三木奎吾の住宅探訪記 2nd

北海道の住宅メディア人が住まいの過去・現在・未来を探索します。
(旧タイトル:性能とデザイン いい家大研究)

【100歳まで描き続けた日本画家・奥村土牛】

2019年02月07日 06時37分19秒 | Weblog
札幌から東京に出張してきたのですが、帰ってきたのは仙台。
東京でメシをいっしょに食った坊主に
「これからどこ行くの?」と問われてつい、
「仙台に帰るよ」と言ってしまっていました(笑)。

今回の出張はきのう触れた東北大学の「スマートエイジング」セミナーが
主目的でしたが、たまたま見た絵画展でも偶然「高齢化」がテーマ。
わたしは大体、日本画のほうにどんどん惹かれてきている人間で、
東京広尾にある「山種美術館」が定番鑑賞箇所。
そこでいま展示されているのが「奥村土牛」さんの作品展。
写真は、その展示の中で「写真撮影しても良いですよ」というプレゼントの
「吉野」であります。
日本画家らしく、日本を描くことに終生を費やした画家ということが
展示から明瞭に浮かび上がってくる。
日本画というのは床に置いて描くので西洋画のようにカンバスがない。
なので、まさに体力消耗が激しいと言われます。

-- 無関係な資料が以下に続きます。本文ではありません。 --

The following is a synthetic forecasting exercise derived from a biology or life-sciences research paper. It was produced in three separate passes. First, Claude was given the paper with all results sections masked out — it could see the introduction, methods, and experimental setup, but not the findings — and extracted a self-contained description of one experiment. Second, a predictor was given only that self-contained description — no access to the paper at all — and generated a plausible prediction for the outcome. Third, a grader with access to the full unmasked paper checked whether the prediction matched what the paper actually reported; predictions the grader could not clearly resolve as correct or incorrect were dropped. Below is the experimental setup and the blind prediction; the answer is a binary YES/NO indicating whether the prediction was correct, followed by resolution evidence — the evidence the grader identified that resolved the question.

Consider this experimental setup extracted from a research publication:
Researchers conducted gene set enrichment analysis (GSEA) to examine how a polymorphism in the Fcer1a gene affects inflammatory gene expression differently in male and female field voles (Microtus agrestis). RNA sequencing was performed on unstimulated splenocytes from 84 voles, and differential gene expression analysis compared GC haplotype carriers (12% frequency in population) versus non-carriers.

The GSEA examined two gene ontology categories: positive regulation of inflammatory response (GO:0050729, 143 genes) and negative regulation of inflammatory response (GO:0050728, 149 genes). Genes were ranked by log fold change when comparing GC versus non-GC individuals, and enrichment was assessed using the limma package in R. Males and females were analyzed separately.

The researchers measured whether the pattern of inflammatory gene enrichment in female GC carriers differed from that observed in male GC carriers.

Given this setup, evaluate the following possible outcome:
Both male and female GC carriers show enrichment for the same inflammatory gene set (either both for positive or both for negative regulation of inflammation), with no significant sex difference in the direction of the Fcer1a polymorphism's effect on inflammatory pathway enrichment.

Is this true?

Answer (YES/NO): NO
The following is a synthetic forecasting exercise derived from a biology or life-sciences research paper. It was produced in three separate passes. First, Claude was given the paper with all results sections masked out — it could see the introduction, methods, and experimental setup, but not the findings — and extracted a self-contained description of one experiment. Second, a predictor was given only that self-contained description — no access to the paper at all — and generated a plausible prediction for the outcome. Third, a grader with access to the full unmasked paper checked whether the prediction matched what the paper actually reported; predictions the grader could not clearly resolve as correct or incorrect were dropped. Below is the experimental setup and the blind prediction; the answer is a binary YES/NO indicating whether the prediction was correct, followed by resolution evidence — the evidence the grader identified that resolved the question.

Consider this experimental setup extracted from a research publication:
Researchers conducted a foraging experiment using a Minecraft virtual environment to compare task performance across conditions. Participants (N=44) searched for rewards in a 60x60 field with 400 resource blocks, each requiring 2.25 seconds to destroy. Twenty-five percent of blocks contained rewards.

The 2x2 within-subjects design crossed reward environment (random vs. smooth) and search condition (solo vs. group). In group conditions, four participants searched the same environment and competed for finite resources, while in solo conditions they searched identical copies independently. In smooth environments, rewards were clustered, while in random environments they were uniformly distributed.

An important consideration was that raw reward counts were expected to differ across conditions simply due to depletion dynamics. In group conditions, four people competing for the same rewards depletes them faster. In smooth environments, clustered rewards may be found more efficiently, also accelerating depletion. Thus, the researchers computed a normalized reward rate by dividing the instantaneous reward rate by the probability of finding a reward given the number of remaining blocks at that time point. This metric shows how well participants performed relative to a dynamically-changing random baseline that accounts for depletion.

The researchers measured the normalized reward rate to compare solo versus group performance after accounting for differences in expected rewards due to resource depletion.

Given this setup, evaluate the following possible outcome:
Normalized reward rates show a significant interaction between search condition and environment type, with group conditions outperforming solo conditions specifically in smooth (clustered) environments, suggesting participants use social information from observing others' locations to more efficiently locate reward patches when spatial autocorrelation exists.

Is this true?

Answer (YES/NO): NO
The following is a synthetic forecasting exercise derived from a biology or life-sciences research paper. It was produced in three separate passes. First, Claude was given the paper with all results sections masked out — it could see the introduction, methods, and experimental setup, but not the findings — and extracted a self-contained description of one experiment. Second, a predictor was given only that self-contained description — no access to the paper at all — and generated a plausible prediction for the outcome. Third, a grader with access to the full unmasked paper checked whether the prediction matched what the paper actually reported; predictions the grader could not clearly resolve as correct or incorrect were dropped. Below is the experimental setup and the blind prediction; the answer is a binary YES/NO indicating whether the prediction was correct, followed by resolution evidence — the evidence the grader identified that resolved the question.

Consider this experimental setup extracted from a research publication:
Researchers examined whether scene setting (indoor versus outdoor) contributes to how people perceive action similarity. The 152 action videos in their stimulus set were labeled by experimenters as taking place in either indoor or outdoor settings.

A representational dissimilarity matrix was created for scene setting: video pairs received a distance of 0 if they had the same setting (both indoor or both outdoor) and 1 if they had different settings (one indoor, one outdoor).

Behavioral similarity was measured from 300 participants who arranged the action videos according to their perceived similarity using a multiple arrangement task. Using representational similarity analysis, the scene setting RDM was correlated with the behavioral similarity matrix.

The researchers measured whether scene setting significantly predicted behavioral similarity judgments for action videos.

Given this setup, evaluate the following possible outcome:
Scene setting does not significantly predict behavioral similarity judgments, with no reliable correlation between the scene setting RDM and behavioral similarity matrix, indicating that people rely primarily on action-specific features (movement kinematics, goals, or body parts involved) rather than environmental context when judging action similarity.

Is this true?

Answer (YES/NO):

であるのに
この作品を描いたのは、画家88歳のときだというのです。
こういう偶然というのはあるのだろうか、と不思議な気分。
スマートエイジングのセミナーの方でも、
人生100年時代をどのようにビジネス的にとらえ直すべきか、
という大きなテーマを与えられたわけですが、
もっと「感覚的に」すっぱりと見せてくれる芸術でそのテーマを
わかりやすく感受性に訴えかけられてしまった。
どうもなにかの機縁が働いているのかも知れないと妄想が膨らんだ(笑)。

この土牛さんという方は、写真で見るとまさに名にふさわしい風貌。
絵は人格を表現している、というのが日本画コレクションに注力した
山種美術館創設者・山崎種二さんの持論だったそうですが、
この土牛さんは山崎さんと下積み時代以来の交友だったそうです。
まさに土牛というような真正直な画風が汲み取れる。
とくにかれは「写生」に徹底的にこだわっていたとされる。
この日本のさくらの名所、吉野を描くに当たって
画家は桜の季節以外の季節にも足を運んで写生を繰り返したと。
描かれた絵柄はもちろん桜が主役として描かれているけれど、
それ以外の季節への写生が、この絵を成立させているというのは
絵が端正なだけにさらに強くつたわってくるものがある。
そういう絵への姿勢を88歳になってもどんどん追究したという。
画家66歳の時の作品へのコトバとして、
「ようやく、描く自由を得た」というようなものがあったけれど、
高齢化というテーマにとって、刺激的な姿勢だと思われました。